WRITTEN PROBLEM
In the model-building thread, what cuts the styrene pieces nice and square?

SELECTED EXCERPT
====================
Yep, those and the pictures that somebody took through the glass when the Galactica was at Universal theme park. It looks like the entire ship is well covered in that photo shoot, except for that area.

I want that area because in some pictures I have seen, the front side of the port aft leg looks to have the most asymmetrical difference on the whole ship. It looks like there is a slope from the leg to the hull that stretches for quite a ways.

The templates are working out very well. Cut the details out and use double faced tape to attach them to different thicknesses of sheet styrene. A spade blade cuts them nice and square.



And no, the differences are not a problem in this scale. Not to me any way. The rivet counters may not like that though.

And I have decided that the Monogram kit is no where near as bad as its detractors make it out to be. But if they think its so bad, I will be happy to take those worthless kits off their hands.


----------



## Maritain (Jan 16, 2008)

Hey Cozmo nice work, its an inspiration to go work on mine. Looking forward to seeing more.


----------



## cozmo (Nov 29, 2004)

I'm just building along, happy as a clam. The panels are going on well and I'm trying not to over-do it, just match the amount that is already on the kit. Then that dang squirrel comes along and I can't help myself. Had to slow down anyway, I still haven't found any decent pictures of certain sections of the hull.
====================
DATA BLOCK

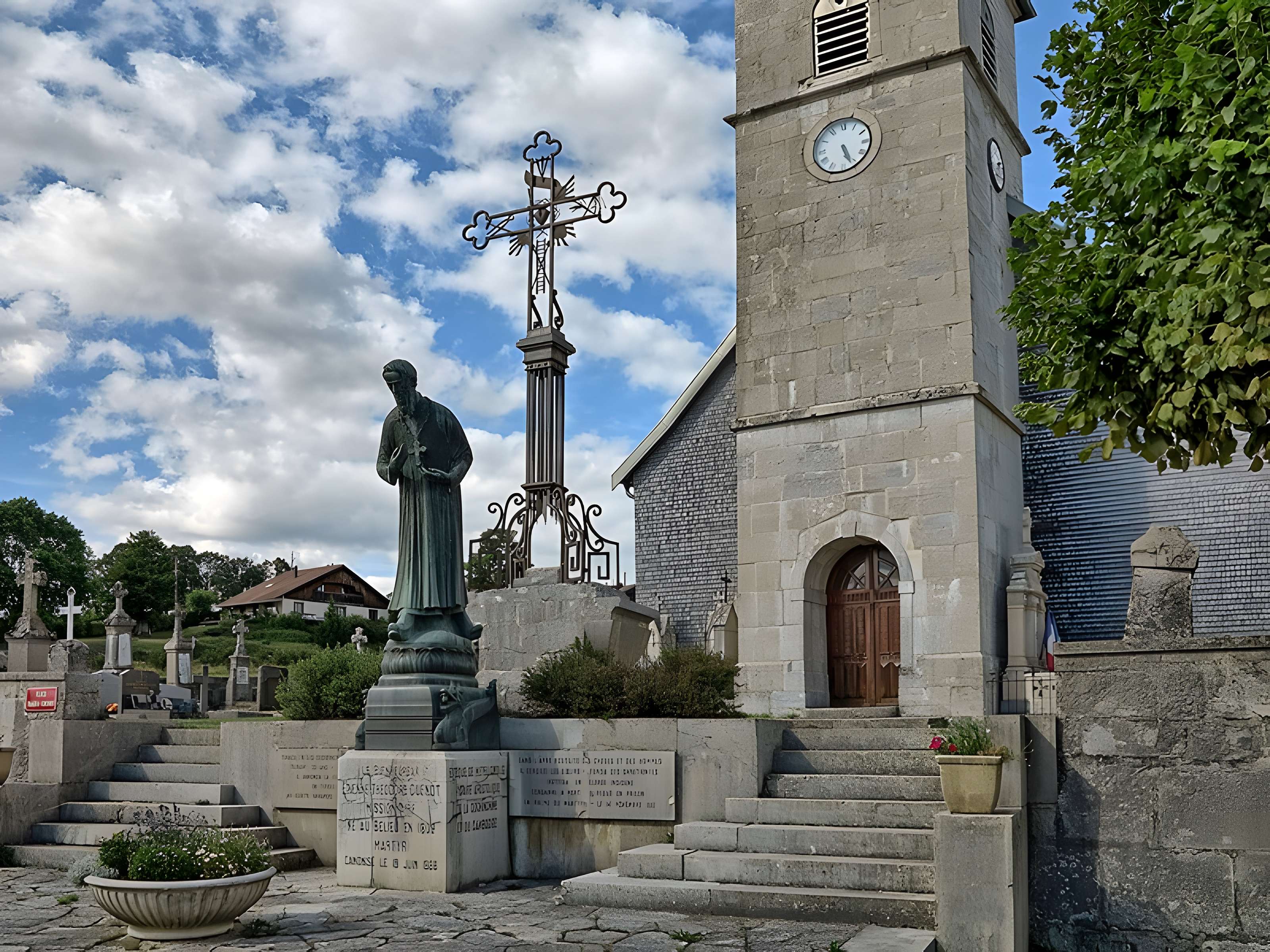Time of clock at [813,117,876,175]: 5:26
====================
CORRECT RESPONSE
A spade blade.